The higher “reciprocal” rates targeting nations the Trump administration labels the worst offenders are based on a government tally of the levies and non-tariff barriers those countries impose on U.S. goods. Under Trump’s plan, those countries facing higher, customized rates will be hit with a levy equal to one-half of that calculated amount. Other nations slapped with larger tariffs include Japan at 24 percent, South Korea at 25 percent, India at 26 percent, Cambodia at 49 percent, and Taiwan at 32 percent.
“This is not full reciprocal. This is kind reciprocal,” Trump said. He indicated that he would consider lowering rates if other nations remove their trade barriers on U.S. exports. “I say terminate your own tariffs, drop your barriers, don’t manipulate your currencies,” Trump said.

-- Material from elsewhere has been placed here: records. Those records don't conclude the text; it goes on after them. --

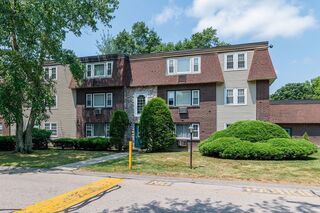 Photo of 180 Main St Bridgewater, MA 02324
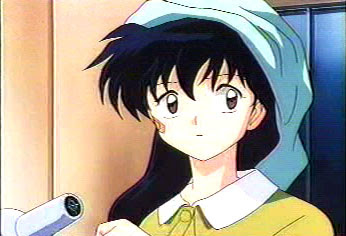 Kagome Higurashi photo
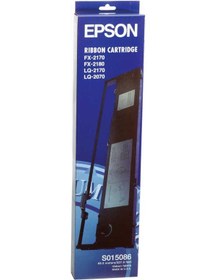 Resim Epson S015086 Şerit 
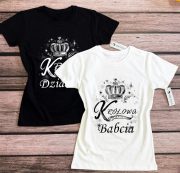 koszulki dzien babci dzien dziadka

Oil prices reversed course, turning negative briefly in post-settlement trade. The United States relies on European shipments of fuel to meet demand on the East Coast, where there are few refineries remaining. The U.S. also exports crude to many of the countries on the tariff list.
Trump declared a national emergency tied to the U.S. trade deficit, which stood at more than $918 billion for goods and services in 2024, allowing him to use unilateral authority under the International Emergency Economic Powers Act to impose the most sweeping set of tariffs in generations. The administration is aiming revive American manufacturing with its protectionist shift and collect hundreds of billions of dollars in revenue from the new levies to fill government coffers.
The president’s move is a historic gamble that is expected to raise the cost of trillions of dollars in goods shipped annually to the U.S. from other countries. It also could ignite a worldwide trade war marked by tit-for-tat strikes that destabilize supply chains, stoke inflation, embolden America’s economic rivals, and encourage foreign powers to form new alliances that exclude the U.S. That dynamic presents a political problem for Trump: Economic pain from the tariffs could come quickly, while any gain in the form of a restructured U.S. economy could take years or longer to materialize.